Cui L, Cheng H, Song C, Li C, Simonet W S, Ke H Z, Li G
Guangdong Key Laboratory for R&D of Natural Drug, Guangdong Medical College, Zhanjiang 524023, Guangdong, PR China.
J Musculoskelet Neuronal Interact. 2013 Jun;13(2):178-84.
Treatment with Sclerostin antibody (Scl-Ab) has shown to enhance fracture healing in rodent and non-human primate models. The current study investigated the time-dependent changes during Scl-Ab treatment in a mouse osteotomy model.
1 day after osteotomy, C57BL mice received subcutaneous injection with vehicle or Scl-Ab at 25 mg/kg, twice/week for 2, 4, or 6 weeks. 20 mice from each group were necropsied at weeks 2, 4, and 6 for Micro-CT, histomorphmetry and mechanical testing examinations.
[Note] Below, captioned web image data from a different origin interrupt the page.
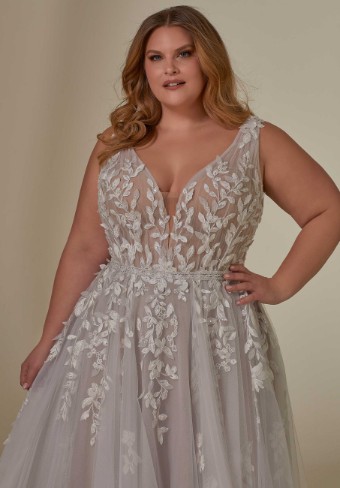 Morilee 3392 #3 Ivory thumbnail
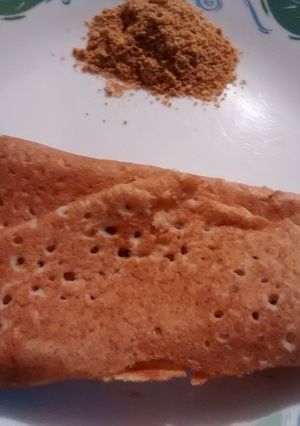 A picture of Foxtail Millet Dosa.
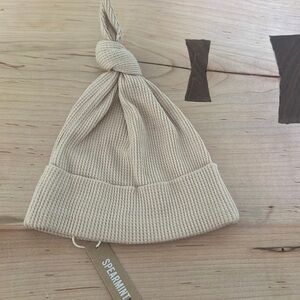 SpearmintLOVE Organic Waffle Knot Beanie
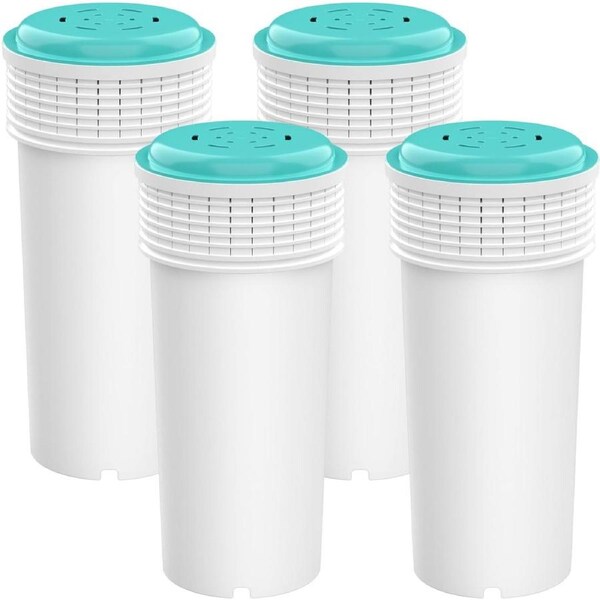 4 Replacement Water Filter Cartridges Compatible with Tommee Tippee Perfect Prep Day & Night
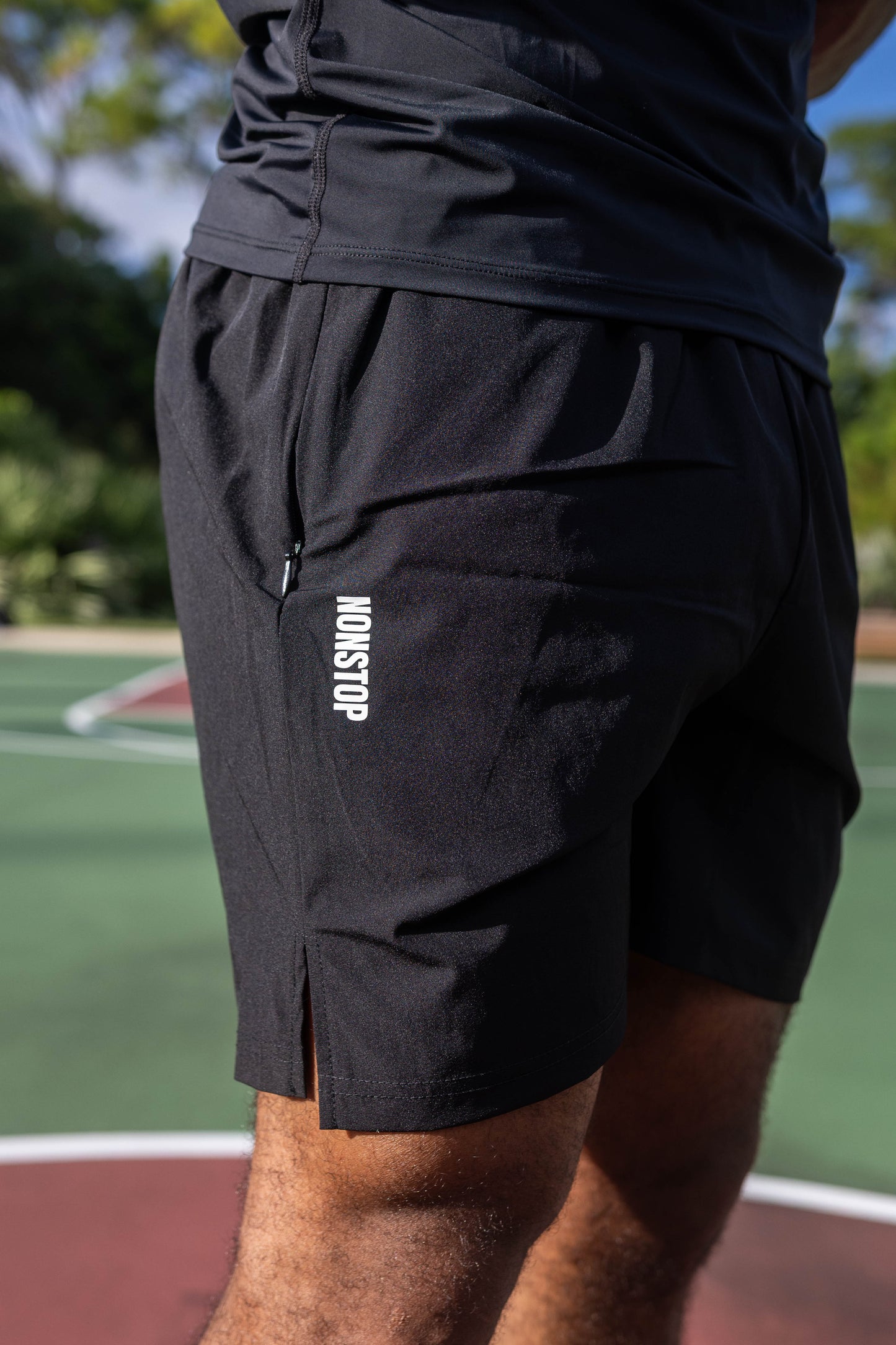 Training Shorts - Black
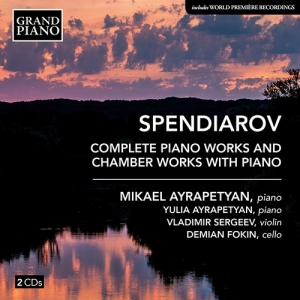 Spendiarov Alexander - Complete Piano Works & Chamber Work ryhmässä CD @ Bengans Skivbutik AB (3962371)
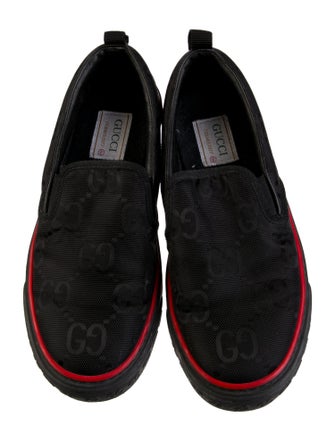 Gucci Tennis 1977 GG Canvas Loafers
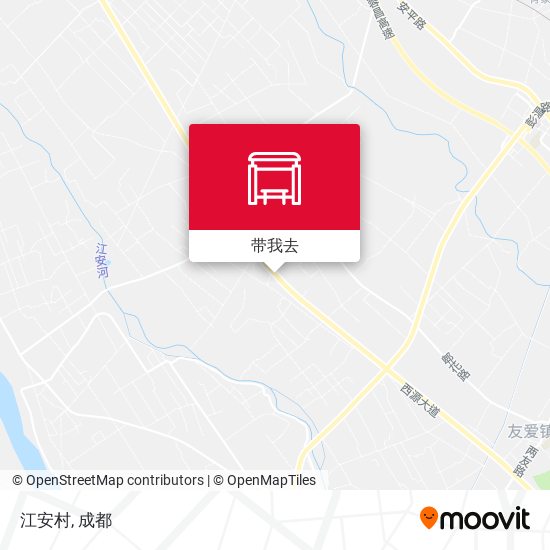 江安村地图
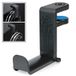 ENHANCE Hoofdtelefoonhouder met 360 graden draaibare arm, kabelopslag, zwart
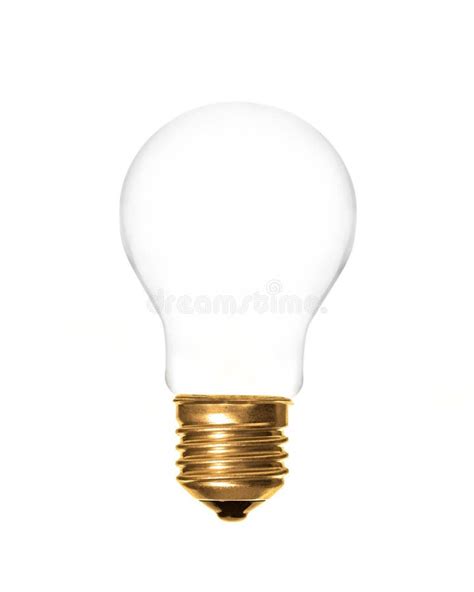 Plain Light Bulb Stock Photo Image Of Idea Lightbulb 72170068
The bone mineral apposition rate at fracture callus was significantly higher in the Scl-Ab treated groups at all the time points. Micro-CT analysis showed that the volumetric bone mineral density (vBMD) and bone volume over tissue volume (BV/TV) in the Scl-Ab treated groups at 4 and 6 weeks were significantly greater than that of vehicle control groups. Mechanical testing showed that the maximum load of failure at the fracture callus increased significantly by 68% at 6 weeks in the Scl-Ab treated groups.
This study confirmed that mice treated with Scl-Ab increased bone formation from 2 weeks, bone mineral density and bone volume at 4 weeks, followed by significant increase in bone strength at the fracture site at 6 weeks. These results suggest that applying sclerostin antibody at early stage fracture healing promotes fracture healing.
在啮齿动物和非人类灵长类动物模型中,使用硬化蛋白抗体(Scl-Ab)治疗已显示可促进骨折愈合。本研究在小鼠截骨模型中调查了Scl-Ab治疗期间随时间的变化。
截骨术后1天,C57BL小鼠皮下注射赋形剂或25mg/kg的Scl-Ab,每周两次,持续2、4或6周。每组20只小鼠在第2、4和6周进行尸检,以进行微型计算机断层扫描(Micro-CT)、组织形态计量学和力学测试检查。
在所有时间点,Scl-Ab治疗组骨折痂处的骨矿物质沉积率均显著更高。Micro-CT分析显示,Scl-Ab治疗组在第4周和第6周时的体积骨矿物质密度(vBMD)和骨体积与组织体积之比(BV/TV)显著高于赋形剂对照组。力学测试表明,Scl-Ab治疗组在第6周时骨折痂处的最大破坏载荷显著增加了68%。
本研究证实,用Scl-Ab治疗的小鼠在2周时骨形成增加,4周时骨矿物质密度和骨体积增加,随后在6周时骨折部位的骨强度显著增加。这些结果表明,在骨折愈合早期应用硬化蛋白抗体可促进骨折愈合。